Activity
Output each entry that follows exactly. Images stay out.
Data extracts START
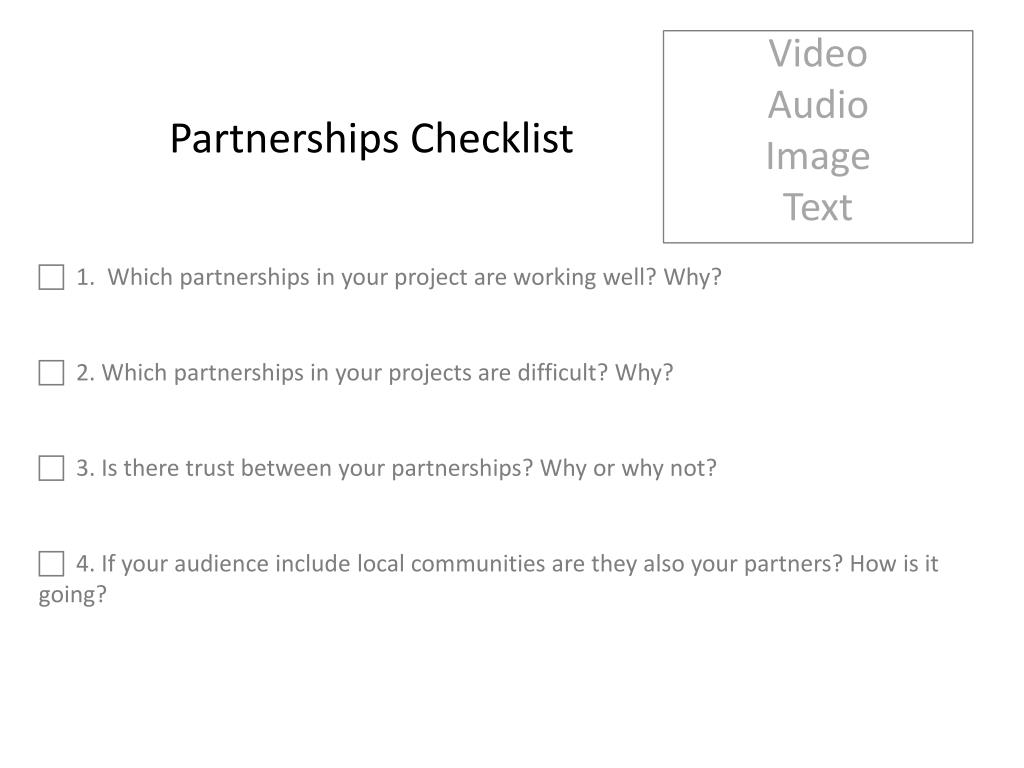 Partnerships Checklist

Video
Audio
Image
Text

☐ 1. Which partnerships in your project are working well? Why?

☐ 2. Which partnerships in your projects are difficult? Why?

☐ 3. Is there trust between your partnerships? Why or why not?

☐ 4. If your audience include local communities are they also your partners? How is it going?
Data extracts END
Written solution
 Partnerships Checklist

Video
Audio
Image
Text

☐ 1. Which partnerships in your project are working well? Why?

☐ 2. Which partnerships in your projects are difficult? Why?

☐ 3. Is there trust between your partnerships? Why or why not?

☐ 4. If your audience include local communities are they also your partners? How is it going?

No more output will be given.